The cost of prasterone is comparable with available intravaginal oestrogen pessaries, and although ospemifene is more expensive, its use is restricted to a smaller group of women for whom intravaginal oestrogen is not suitable. Therefore, we do not expect these treatments to have a substantial impact on NHS resources. Additionally, we are not aware of any new safety issues relating to other treatments for vaginal symptoms of menopause. For these reasons, we decided that an update was not necessary at this time.

New evidence is unlikely to change guideline recommendations.

Physical and psychological therapies

The guideline recommended considering CBT to alleviate low mood or anxiety that arise as a result of the menopause. The new evidence suggests that CBT may be useful for coping with other menopausal symptoms. Additionally, topic experts indicated that an update should look at CBT. However, because of heterogeneity in the type of CBT intervention, and the lack of information on the clinical importance of the effects sizes reported in the abstracts, the evidence base for CBT does not appear to have advanced sufficiently to indicate a need to update the guideline at this time.

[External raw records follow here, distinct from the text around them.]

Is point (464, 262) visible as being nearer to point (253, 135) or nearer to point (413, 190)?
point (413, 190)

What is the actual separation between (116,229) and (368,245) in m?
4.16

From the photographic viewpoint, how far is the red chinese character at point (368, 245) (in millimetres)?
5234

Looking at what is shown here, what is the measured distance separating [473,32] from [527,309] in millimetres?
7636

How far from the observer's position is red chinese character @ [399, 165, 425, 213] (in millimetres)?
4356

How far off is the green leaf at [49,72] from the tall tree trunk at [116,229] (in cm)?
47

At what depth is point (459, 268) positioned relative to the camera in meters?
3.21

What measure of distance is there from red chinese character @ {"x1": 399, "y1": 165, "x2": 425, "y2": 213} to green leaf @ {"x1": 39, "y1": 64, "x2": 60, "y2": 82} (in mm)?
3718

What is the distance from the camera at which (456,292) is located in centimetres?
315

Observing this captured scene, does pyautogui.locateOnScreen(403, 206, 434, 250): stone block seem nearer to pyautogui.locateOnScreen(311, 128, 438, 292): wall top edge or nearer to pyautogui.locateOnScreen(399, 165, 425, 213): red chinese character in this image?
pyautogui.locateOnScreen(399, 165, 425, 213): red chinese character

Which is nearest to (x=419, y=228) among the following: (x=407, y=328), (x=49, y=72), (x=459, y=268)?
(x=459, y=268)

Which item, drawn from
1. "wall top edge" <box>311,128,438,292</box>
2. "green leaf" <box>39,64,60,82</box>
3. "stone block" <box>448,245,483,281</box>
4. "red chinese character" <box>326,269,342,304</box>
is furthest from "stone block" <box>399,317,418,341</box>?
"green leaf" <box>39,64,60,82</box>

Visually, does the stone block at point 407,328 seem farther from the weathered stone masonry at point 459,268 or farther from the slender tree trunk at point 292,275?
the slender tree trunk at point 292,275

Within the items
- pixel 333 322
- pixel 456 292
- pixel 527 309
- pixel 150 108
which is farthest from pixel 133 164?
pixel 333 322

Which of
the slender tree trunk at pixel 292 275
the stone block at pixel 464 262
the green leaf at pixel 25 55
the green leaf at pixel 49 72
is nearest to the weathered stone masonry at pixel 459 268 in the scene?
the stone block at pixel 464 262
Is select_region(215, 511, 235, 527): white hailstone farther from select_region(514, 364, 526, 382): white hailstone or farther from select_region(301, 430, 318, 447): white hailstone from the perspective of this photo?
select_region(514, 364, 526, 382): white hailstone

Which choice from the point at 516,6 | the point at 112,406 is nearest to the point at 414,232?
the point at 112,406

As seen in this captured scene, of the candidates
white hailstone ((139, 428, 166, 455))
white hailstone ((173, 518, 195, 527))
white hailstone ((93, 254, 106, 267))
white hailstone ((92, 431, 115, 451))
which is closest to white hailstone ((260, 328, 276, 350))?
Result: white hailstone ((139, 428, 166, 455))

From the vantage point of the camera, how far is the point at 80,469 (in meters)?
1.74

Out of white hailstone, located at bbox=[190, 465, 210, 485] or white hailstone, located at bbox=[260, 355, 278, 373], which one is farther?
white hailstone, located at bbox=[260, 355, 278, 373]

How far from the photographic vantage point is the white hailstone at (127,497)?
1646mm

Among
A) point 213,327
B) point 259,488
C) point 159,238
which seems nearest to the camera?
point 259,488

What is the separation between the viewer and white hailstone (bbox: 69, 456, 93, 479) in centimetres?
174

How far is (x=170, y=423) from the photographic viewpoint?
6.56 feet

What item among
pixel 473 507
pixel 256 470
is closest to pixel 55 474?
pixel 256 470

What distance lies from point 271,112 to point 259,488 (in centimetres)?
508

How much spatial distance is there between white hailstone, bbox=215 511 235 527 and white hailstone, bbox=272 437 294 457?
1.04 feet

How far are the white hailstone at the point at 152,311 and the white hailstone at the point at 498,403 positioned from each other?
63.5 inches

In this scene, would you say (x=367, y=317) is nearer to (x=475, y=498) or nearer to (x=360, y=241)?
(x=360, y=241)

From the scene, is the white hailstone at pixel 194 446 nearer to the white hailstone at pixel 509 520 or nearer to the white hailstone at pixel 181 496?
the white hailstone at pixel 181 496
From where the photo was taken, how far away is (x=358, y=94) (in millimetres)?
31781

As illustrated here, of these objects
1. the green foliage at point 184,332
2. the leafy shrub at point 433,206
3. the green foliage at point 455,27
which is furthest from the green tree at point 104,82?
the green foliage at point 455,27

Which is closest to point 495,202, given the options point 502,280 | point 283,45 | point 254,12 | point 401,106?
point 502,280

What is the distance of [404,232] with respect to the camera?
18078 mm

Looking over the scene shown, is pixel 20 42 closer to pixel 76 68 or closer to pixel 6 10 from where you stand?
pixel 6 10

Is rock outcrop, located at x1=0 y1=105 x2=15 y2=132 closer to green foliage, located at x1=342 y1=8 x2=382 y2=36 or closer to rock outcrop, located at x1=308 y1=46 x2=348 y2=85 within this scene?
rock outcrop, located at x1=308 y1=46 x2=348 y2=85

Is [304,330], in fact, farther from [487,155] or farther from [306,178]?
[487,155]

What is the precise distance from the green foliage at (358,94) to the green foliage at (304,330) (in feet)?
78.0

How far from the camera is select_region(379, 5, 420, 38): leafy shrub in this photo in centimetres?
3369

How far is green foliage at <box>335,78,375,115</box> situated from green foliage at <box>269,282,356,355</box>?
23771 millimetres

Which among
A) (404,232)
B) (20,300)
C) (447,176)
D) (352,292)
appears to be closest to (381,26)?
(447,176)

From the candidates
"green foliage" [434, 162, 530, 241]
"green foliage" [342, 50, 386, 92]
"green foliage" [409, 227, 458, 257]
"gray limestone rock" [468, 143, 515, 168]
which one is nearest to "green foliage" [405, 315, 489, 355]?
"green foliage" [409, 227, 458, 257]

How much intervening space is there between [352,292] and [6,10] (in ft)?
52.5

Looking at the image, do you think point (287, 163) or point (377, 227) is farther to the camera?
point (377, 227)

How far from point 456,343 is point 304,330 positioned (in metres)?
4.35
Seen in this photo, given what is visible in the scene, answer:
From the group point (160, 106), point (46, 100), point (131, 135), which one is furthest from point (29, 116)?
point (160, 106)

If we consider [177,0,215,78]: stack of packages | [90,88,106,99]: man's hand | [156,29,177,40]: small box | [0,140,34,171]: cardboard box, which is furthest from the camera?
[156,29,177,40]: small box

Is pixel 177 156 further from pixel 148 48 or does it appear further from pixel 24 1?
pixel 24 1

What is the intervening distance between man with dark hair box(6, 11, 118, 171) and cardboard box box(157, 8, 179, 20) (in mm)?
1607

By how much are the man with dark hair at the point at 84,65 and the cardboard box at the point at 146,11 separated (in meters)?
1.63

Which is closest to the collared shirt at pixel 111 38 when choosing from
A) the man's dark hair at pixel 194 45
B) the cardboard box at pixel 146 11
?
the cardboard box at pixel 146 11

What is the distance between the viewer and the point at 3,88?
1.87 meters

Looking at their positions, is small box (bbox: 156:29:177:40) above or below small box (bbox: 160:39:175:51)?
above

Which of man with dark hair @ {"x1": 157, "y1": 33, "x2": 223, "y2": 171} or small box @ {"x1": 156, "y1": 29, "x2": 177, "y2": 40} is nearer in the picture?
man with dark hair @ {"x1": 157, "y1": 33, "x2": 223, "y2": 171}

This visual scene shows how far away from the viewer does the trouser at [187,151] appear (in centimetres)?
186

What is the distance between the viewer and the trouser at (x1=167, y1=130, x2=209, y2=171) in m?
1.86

Similarly, the evidence did not show a clear effect of device-guided slow-paced breathing health coaching and exercise interventions and foot reflexology and self-directed learning were each assessed in a single small trial. A larger body of evidence is needed to support considering these treatments in a guideline update.

New evidence is unlikely to change guideline recommendations.

Alternative medicine and complementary remedies

The guideline does not recommend the herbal remedies identified in the new surveillance evidence. However, it recommends explaining to women who wish to try complementary therapies that the quality, purity and constituents of products may be unknown. The new evidence consisted of relatively small RCTs (100–200 participants). Larger studies evaluating complementary therapies in preparations with standardised quality, purity and constituents are needed before considering an update in this area.

New evidence is unlikely to change guideline recommendations.

Chinese herbal medicine

The guideline does not have recommendations on Chinese herbal medicine. The new evidence found no effect of this treatment on any relevant outcomes, indicating that an update in this area is not necessary.

New evidence is unlikely to change guideline recommendations.

Acupuncture

The guideline does not recommend acupuncture and the new evidence, showing little clinically important effect of this treatment, indicates that an update to include acupuncture is not necessary.

New evidence is unlikely to change guideline recommendations.